• _Written exercise 1_
In the pull request about kilo-chat attachments, where are the attachment bytes stored?

------ Excerpt provided

Skip to content

feat(kilo-chat): attachments backend (R2 + presigned URLs + plugin)#3304

Draft
iscekic wants to merge 47 commits into
mainfrom
worktree-attachments-backend
Draft

feat(kilo-chat): attachments backend (R2 + presigned URLs + plugin)#3304
iscekic wants to merge 47 commits into
mainfrom
worktree-attachments-backend

Conversation

@iscekic
Copy link
Copy Markdown
Contributor

@iscekic iscekic commented May 18, 2026

Summary

Adds user/bot attachments to kilo-chat conversations. Bytes live in Cloudflare R2; upload via presigned PUT, download via presigned GET; metadata in ConversationDO SQLite.

Implemented per plan docs/superpowers/plans/2026-05-18-attachments-backend.md (26 tasks, 9 phases).

Architecture

  • Worker mints short-lived S3-style presigned URLs via aws4fetch for direct client/plugin ↔ R2 transfer.
  • ConversationDO owns the attachment row lifecycle: pendinglinked, sync-delete on message edit/delete and conversation destroy, 24h orphan-sweep alarm.
  • Plugin uploads/downloads through identical routes via the controller relay.
  • Bot status carries a new optional capabilities: Capability[] field so clients can gate the attachment picker.

------------
------ Record set

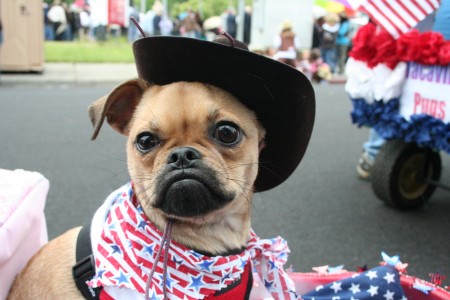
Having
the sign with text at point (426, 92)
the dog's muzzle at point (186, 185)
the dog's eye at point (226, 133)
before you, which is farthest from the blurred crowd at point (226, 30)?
the dog's muzzle at point (186, 185)

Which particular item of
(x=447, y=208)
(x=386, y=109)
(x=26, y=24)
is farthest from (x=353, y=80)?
(x=26, y=24)

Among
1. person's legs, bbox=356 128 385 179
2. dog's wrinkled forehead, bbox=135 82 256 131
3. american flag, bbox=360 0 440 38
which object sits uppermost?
american flag, bbox=360 0 440 38

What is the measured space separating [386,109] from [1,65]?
379 inches

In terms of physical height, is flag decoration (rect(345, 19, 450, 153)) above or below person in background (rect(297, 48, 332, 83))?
above

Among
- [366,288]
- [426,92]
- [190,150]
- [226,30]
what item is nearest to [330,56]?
[226,30]

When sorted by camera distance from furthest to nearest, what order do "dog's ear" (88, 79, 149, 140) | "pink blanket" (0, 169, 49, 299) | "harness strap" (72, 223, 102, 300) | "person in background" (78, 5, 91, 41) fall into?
"person in background" (78, 5, 91, 41) < "dog's ear" (88, 79, 149, 140) < "pink blanket" (0, 169, 49, 299) < "harness strap" (72, 223, 102, 300)

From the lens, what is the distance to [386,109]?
363cm

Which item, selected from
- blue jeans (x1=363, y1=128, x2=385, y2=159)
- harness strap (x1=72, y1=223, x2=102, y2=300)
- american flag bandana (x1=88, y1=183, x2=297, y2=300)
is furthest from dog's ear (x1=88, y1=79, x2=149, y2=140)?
blue jeans (x1=363, y1=128, x2=385, y2=159)

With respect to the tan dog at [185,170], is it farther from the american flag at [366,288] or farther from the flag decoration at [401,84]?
the flag decoration at [401,84]

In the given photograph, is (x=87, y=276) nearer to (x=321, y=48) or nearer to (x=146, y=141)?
(x=146, y=141)

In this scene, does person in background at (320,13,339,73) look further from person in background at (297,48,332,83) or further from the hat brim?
the hat brim

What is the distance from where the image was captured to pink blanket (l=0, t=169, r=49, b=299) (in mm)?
1842

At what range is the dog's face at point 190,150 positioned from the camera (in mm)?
1680

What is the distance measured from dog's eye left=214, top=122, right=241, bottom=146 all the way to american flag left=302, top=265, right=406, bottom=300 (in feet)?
3.31
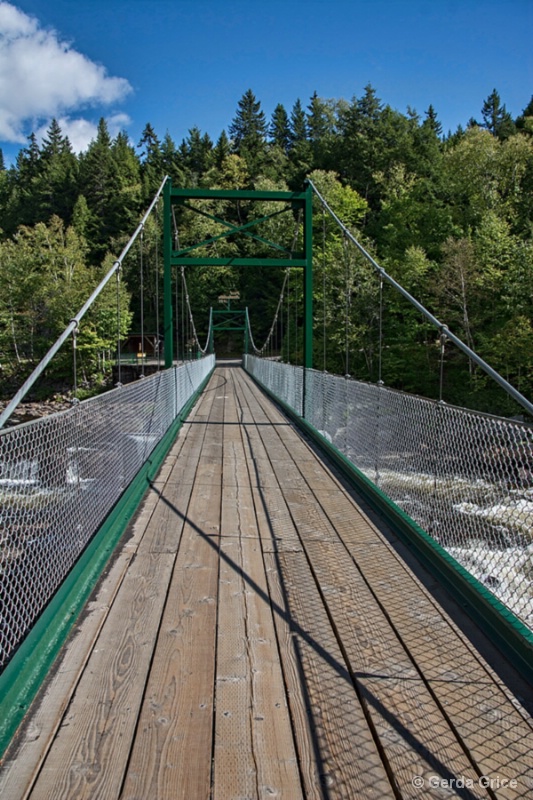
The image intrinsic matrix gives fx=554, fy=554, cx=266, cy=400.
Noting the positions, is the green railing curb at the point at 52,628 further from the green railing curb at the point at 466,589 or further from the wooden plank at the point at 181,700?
the green railing curb at the point at 466,589

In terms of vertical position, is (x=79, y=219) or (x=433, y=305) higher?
(x=79, y=219)

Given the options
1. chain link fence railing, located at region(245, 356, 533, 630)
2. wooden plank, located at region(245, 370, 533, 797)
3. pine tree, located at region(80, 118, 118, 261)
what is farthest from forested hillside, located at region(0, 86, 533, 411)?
wooden plank, located at region(245, 370, 533, 797)

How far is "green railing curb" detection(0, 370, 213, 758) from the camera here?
129 centimetres

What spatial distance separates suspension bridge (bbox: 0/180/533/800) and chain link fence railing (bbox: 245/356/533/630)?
0.06ft

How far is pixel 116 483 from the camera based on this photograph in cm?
285

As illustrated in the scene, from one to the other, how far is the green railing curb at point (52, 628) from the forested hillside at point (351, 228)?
511 centimetres

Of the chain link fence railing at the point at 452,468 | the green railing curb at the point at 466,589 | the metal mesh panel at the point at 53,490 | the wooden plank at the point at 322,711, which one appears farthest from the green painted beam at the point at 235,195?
the wooden plank at the point at 322,711

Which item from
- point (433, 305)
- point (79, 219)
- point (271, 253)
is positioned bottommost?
point (433, 305)

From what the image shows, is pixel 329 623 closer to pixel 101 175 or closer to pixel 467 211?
pixel 467 211

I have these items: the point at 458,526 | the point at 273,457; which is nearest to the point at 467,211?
the point at 273,457

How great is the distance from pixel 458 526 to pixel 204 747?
1.66 m

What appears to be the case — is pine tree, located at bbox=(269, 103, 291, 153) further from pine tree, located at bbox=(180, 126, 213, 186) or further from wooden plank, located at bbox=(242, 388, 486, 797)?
wooden plank, located at bbox=(242, 388, 486, 797)

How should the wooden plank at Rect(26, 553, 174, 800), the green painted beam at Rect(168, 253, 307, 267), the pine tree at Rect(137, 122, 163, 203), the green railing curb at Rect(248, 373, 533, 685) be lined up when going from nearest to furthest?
the wooden plank at Rect(26, 553, 174, 800) → the green railing curb at Rect(248, 373, 533, 685) → the green painted beam at Rect(168, 253, 307, 267) → the pine tree at Rect(137, 122, 163, 203)

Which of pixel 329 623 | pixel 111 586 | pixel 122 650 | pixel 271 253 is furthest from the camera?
pixel 271 253
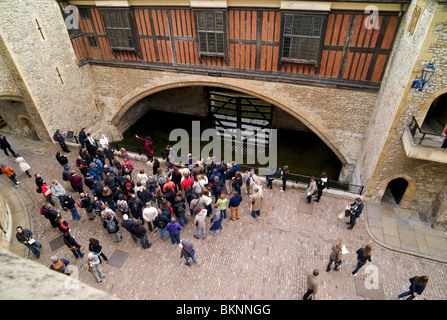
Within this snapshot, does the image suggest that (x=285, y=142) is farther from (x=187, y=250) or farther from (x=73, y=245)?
(x=73, y=245)

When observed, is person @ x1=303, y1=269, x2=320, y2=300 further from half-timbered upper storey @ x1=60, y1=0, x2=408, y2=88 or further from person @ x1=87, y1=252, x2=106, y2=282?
half-timbered upper storey @ x1=60, y1=0, x2=408, y2=88

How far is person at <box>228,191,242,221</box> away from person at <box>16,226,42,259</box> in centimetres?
569

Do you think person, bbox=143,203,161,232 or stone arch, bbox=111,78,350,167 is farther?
stone arch, bbox=111,78,350,167

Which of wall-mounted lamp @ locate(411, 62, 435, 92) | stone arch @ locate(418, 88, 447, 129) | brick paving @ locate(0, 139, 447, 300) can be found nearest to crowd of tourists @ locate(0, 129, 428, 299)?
brick paving @ locate(0, 139, 447, 300)

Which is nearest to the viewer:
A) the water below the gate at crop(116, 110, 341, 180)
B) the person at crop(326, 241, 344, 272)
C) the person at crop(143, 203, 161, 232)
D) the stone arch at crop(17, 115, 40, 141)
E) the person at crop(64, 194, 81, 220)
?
the person at crop(326, 241, 344, 272)

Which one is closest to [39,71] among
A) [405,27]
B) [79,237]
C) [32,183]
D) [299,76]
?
[32,183]

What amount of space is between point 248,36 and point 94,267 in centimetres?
955

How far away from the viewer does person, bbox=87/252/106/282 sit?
6.75m

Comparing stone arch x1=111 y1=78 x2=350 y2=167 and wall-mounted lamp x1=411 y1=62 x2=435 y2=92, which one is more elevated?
wall-mounted lamp x1=411 y1=62 x2=435 y2=92

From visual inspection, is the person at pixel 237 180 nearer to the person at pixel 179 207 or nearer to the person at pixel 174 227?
the person at pixel 179 207

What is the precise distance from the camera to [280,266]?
774 centimetres

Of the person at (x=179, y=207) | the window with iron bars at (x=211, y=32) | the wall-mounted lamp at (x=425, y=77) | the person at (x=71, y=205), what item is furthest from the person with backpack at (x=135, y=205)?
the wall-mounted lamp at (x=425, y=77)

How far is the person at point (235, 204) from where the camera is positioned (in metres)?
8.37

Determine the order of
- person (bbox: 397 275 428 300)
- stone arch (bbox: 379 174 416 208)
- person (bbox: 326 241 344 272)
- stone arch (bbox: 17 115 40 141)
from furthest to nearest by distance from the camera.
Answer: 1. stone arch (bbox: 17 115 40 141)
2. stone arch (bbox: 379 174 416 208)
3. person (bbox: 326 241 344 272)
4. person (bbox: 397 275 428 300)
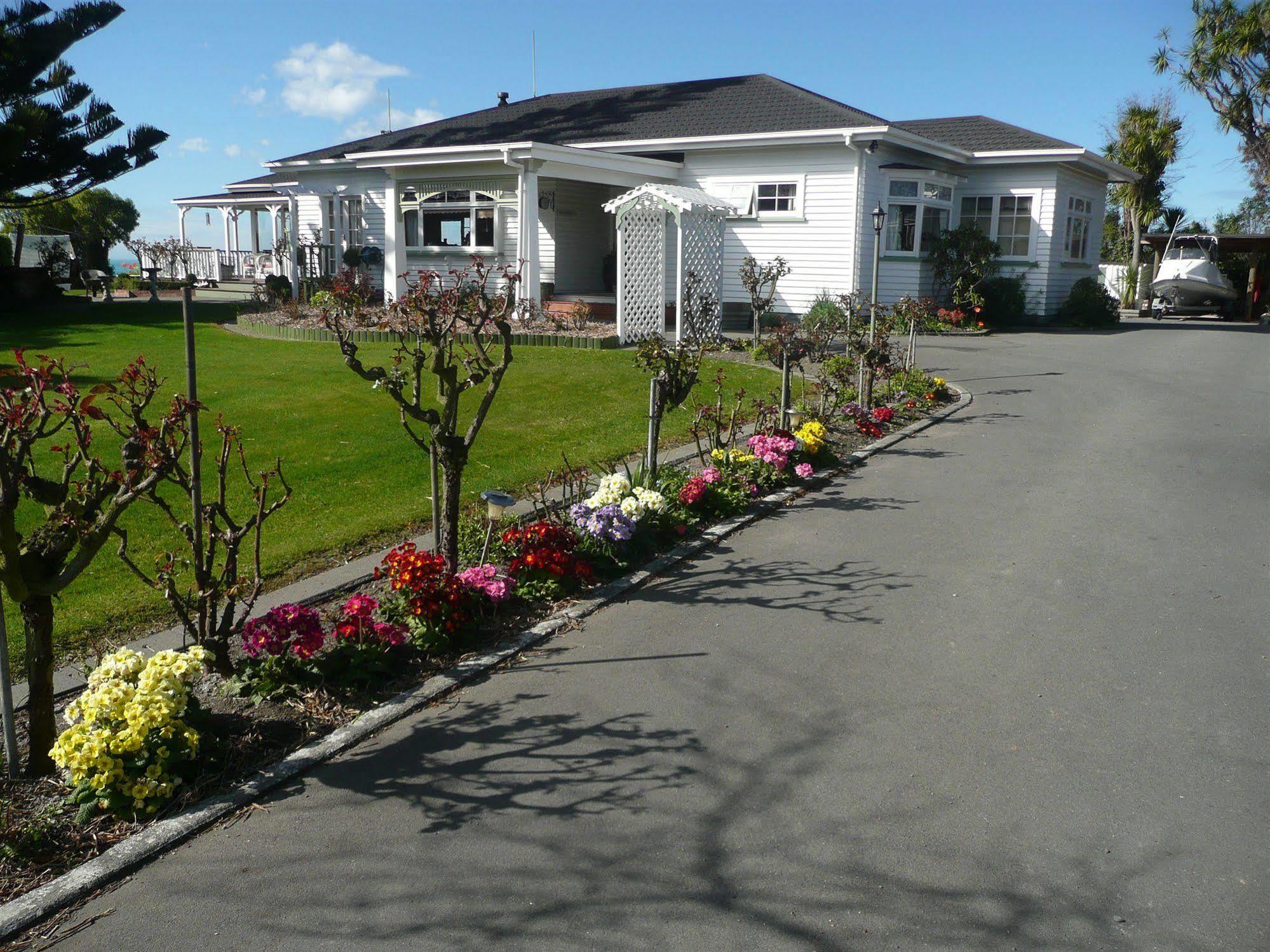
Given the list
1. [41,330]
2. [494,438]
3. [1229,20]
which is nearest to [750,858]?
[494,438]

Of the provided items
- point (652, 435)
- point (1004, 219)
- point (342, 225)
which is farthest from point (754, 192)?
point (652, 435)

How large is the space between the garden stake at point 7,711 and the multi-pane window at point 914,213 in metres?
19.9

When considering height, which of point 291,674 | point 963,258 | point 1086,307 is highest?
point 963,258

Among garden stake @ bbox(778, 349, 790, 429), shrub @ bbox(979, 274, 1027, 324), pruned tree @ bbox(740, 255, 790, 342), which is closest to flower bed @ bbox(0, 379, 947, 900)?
garden stake @ bbox(778, 349, 790, 429)

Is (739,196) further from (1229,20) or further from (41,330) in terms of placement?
(1229,20)

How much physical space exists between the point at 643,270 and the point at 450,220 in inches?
268

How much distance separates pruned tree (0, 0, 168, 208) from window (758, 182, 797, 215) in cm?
1209

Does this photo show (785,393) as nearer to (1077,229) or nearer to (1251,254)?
(1077,229)

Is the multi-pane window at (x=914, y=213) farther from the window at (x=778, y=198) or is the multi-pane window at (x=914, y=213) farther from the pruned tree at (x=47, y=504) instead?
the pruned tree at (x=47, y=504)

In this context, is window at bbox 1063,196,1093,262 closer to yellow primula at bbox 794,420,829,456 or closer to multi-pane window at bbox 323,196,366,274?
multi-pane window at bbox 323,196,366,274

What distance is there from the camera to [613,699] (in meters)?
4.46

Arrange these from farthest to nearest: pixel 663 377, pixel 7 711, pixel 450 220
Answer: pixel 450 220, pixel 663 377, pixel 7 711

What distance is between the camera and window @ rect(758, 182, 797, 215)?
21.1 m

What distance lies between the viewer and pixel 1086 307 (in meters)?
24.5
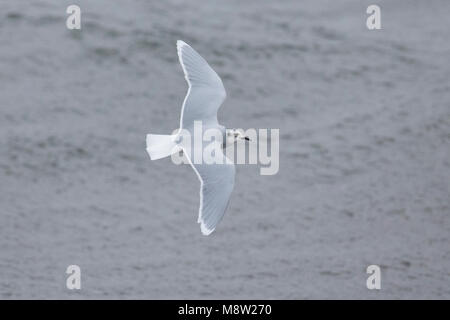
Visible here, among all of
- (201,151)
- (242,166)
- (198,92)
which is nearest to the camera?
(201,151)

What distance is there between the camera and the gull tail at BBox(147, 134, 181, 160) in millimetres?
5457

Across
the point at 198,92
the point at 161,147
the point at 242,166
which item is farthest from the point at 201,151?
the point at 242,166

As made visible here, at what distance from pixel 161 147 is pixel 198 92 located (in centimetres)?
63

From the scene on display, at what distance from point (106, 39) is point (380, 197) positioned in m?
2.83

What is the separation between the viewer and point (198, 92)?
6.03 meters

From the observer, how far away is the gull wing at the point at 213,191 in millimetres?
5332

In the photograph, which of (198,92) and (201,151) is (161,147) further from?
(198,92)

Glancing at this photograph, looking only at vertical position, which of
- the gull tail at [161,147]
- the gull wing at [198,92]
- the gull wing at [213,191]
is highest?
the gull wing at [198,92]

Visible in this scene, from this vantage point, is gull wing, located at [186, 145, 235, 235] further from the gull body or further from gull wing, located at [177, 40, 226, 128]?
gull wing, located at [177, 40, 226, 128]

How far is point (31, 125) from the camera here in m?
7.70

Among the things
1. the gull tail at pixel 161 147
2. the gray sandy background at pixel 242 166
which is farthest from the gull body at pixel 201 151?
the gray sandy background at pixel 242 166

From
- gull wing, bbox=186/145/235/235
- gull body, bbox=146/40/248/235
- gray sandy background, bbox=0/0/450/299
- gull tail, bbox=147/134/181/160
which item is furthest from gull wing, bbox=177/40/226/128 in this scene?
gray sandy background, bbox=0/0/450/299

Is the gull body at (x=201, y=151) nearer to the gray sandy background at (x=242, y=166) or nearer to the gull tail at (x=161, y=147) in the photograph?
the gull tail at (x=161, y=147)

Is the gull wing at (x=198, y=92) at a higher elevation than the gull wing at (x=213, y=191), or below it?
higher
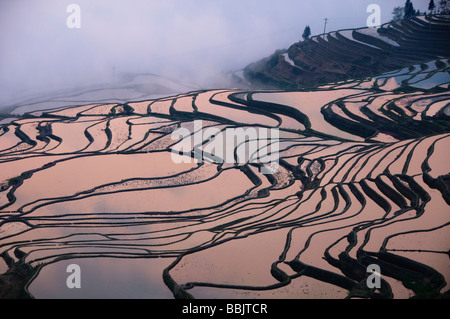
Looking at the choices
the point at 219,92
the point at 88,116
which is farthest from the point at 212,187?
the point at 219,92

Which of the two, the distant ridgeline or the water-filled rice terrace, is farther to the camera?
the distant ridgeline

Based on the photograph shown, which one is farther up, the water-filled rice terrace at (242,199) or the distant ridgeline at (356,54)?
the distant ridgeline at (356,54)

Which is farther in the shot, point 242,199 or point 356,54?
point 356,54

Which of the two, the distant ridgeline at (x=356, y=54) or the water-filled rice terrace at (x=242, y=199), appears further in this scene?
the distant ridgeline at (x=356, y=54)

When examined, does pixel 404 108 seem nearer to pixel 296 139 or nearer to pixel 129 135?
pixel 296 139

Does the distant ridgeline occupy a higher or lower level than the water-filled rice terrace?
higher
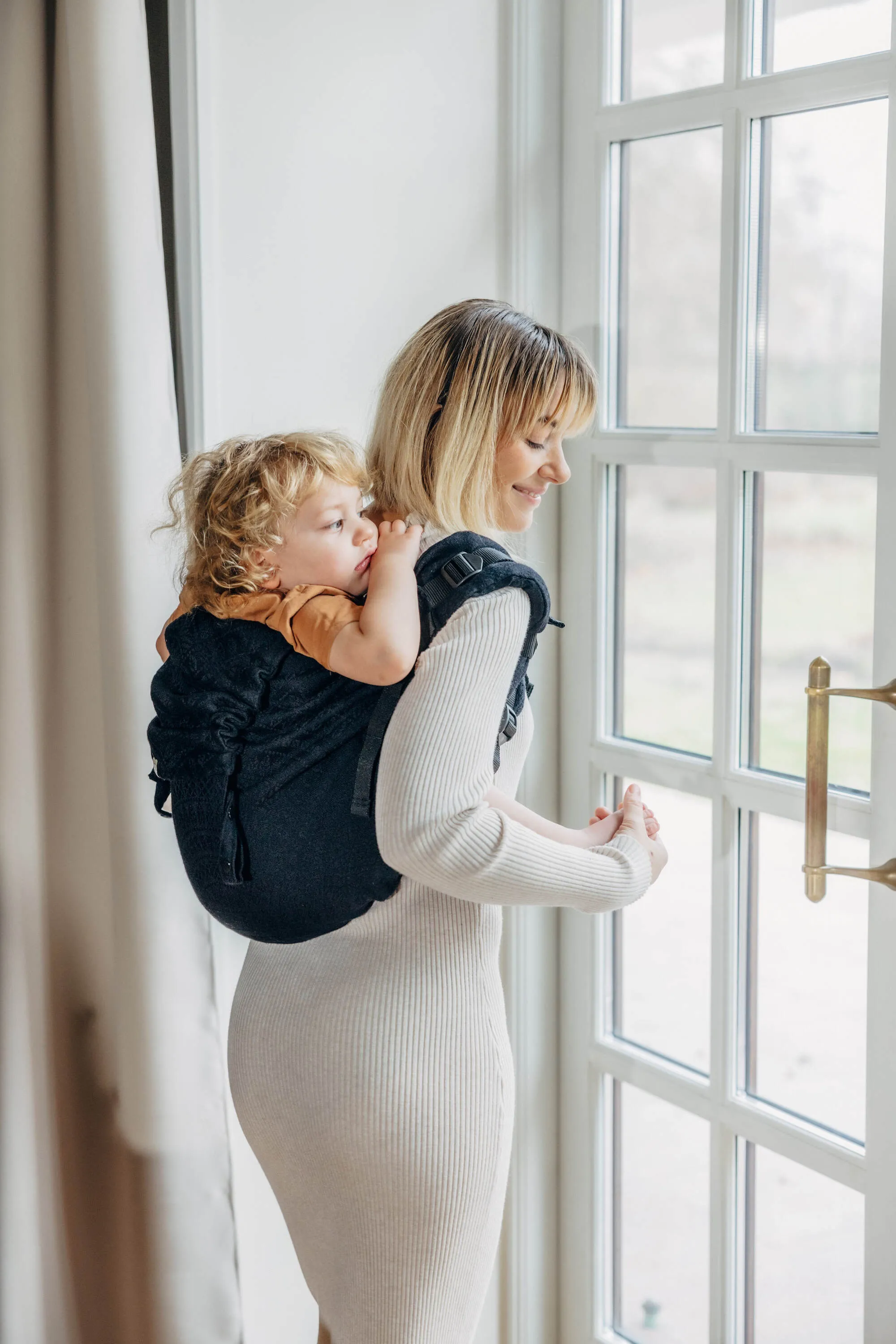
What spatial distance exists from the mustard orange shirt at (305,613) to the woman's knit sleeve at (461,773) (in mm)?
83

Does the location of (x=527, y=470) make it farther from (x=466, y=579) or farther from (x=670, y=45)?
(x=670, y=45)

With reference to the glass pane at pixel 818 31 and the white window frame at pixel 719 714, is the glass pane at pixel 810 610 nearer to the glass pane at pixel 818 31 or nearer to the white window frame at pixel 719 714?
the white window frame at pixel 719 714

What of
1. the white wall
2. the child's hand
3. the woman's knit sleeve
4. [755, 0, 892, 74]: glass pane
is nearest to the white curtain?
the white wall

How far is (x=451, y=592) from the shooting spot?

------------

• _Written exercise 2_
Count the lines in the records that contain the string "away", with case counting, and give only the number.

• _Task result 1_
Cloudflare R2

• _Task result 2_
3